Exercise goal
Your response should consist of every entry, unchanged.

(Stored data entries)
==================================================

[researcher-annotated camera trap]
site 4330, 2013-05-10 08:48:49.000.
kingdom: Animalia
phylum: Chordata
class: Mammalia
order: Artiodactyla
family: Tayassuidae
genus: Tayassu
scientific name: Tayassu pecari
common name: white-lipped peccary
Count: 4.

==================================================

Response to the task
[researcher-annotated camera trap]
site 4330, 2013-05-10 08:48:49.000.
kingdom: Animalia
phylum: Chordata
class: Mammalia
order: Artiodactyla
family: Tayassuidae
genus: Tayassu
scientific name: Tayassu pecari
common name: white-lipped peccary
Count: 4.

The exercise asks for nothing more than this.